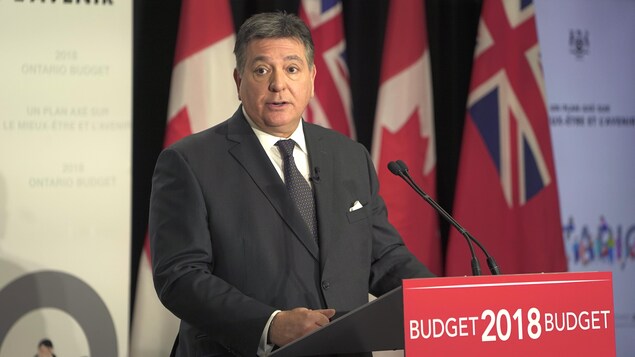 Photo de Charles Sousa derrière un podium rouge portant la mention Budget 2018. Photo de Charles Sousa derrière un podium rouge portant la mention Budget 2018.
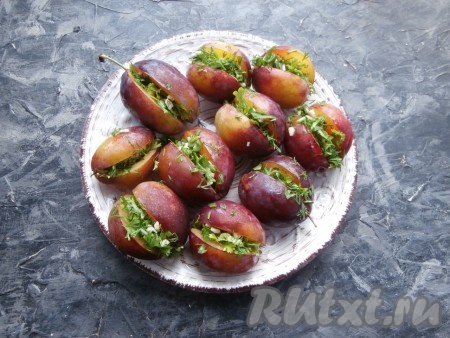 Зелень с чесноком перемешать и нафаршировать этой смесью сливы.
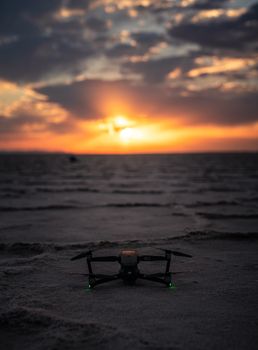 A drone sits on a sandy beach under a vibrant sunset, creating a serene and modern atmosphere.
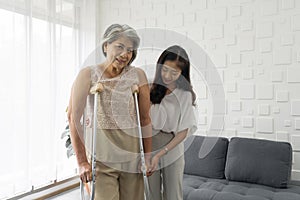 Senior gray hair woman exercise and practice walking at home. Young asian woman help her grandma walk by using axilla crutches photo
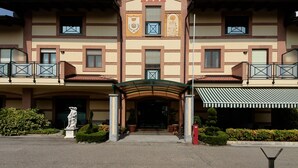 Un hotel con fachada simétrica, una entrada central con dosel y una estatua al frente.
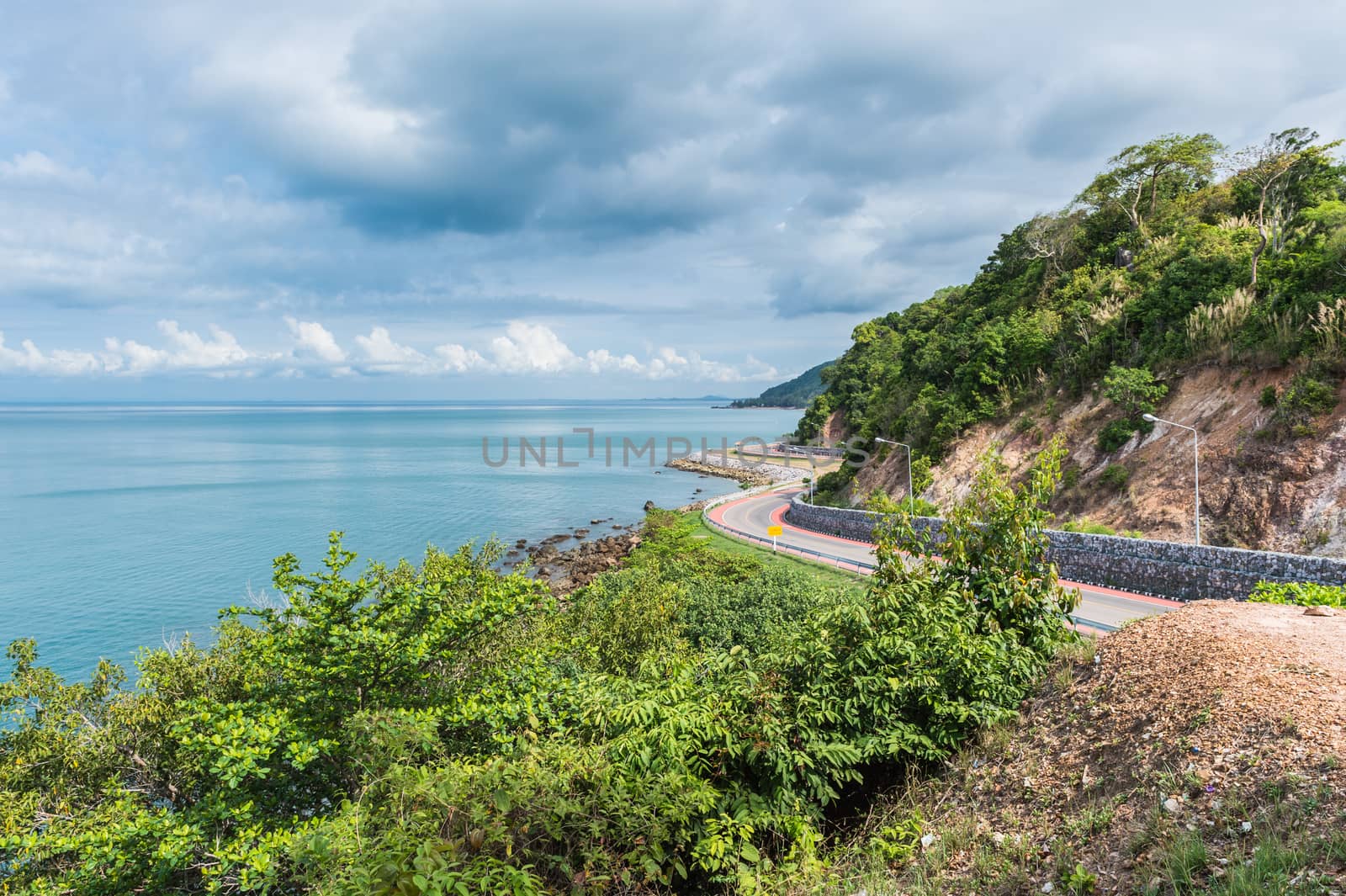 Curve of coast road with mountain and sea, Nang Phaya hill scenic point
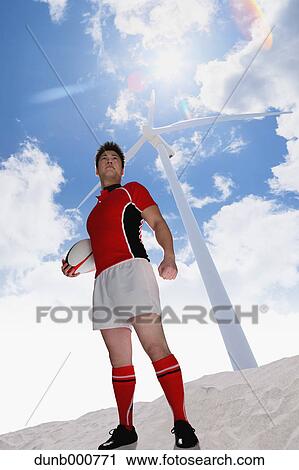 Portrait of Japanese rugby player with ball View Large Photo Image Stock Image - Portrait of Japanese rugby player with ball. Fotosearch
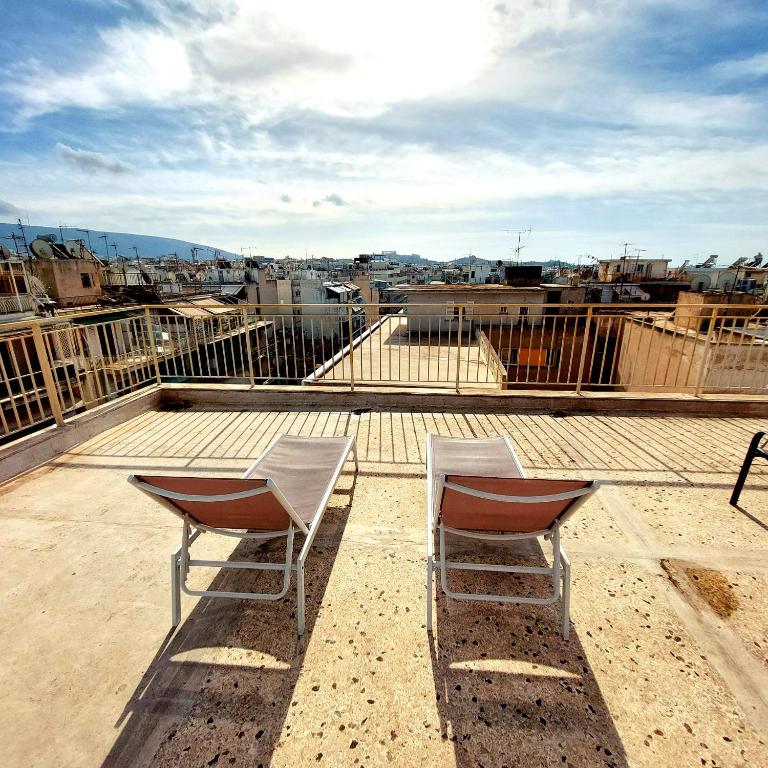 due sedie sedute sopra un tetto di Acropolis View Dream ad Atene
# # #
### WORK TASK
Copy every line of the material above word for word, leaving out the pictures.

### ANSWER AREA
 Photo de Charles Sousa derrière un podium rouge portant la mention Budget 2018. Photo de Charles Sousa derrière un podium rouge portant la mention Budget 2018.
 Зелень с чесноком перемешать и нафаршировать этой смесью сливы.
 A drone sits on a sandy beach under a vibrant sunset, creating a serene and modern atmosphere.
 Senior gray hair woman exercise and practice walking at home. Young asian woman help her grandma walk by using axilla crutches photo
 Un hotel con fachada simétrica, una entrada central con dosel y una estatua al frente.
 Curve of coast road with mountain and sea, Nang Phaya hill scenic point
 Portrait of Japanese rugby player with ball View Large Photo Image Stock Image - Portrait of Japanese rugby player with ball. Fotosearch
 due sedie sedute sopra un tetto di Acropolis View Dream ad Atene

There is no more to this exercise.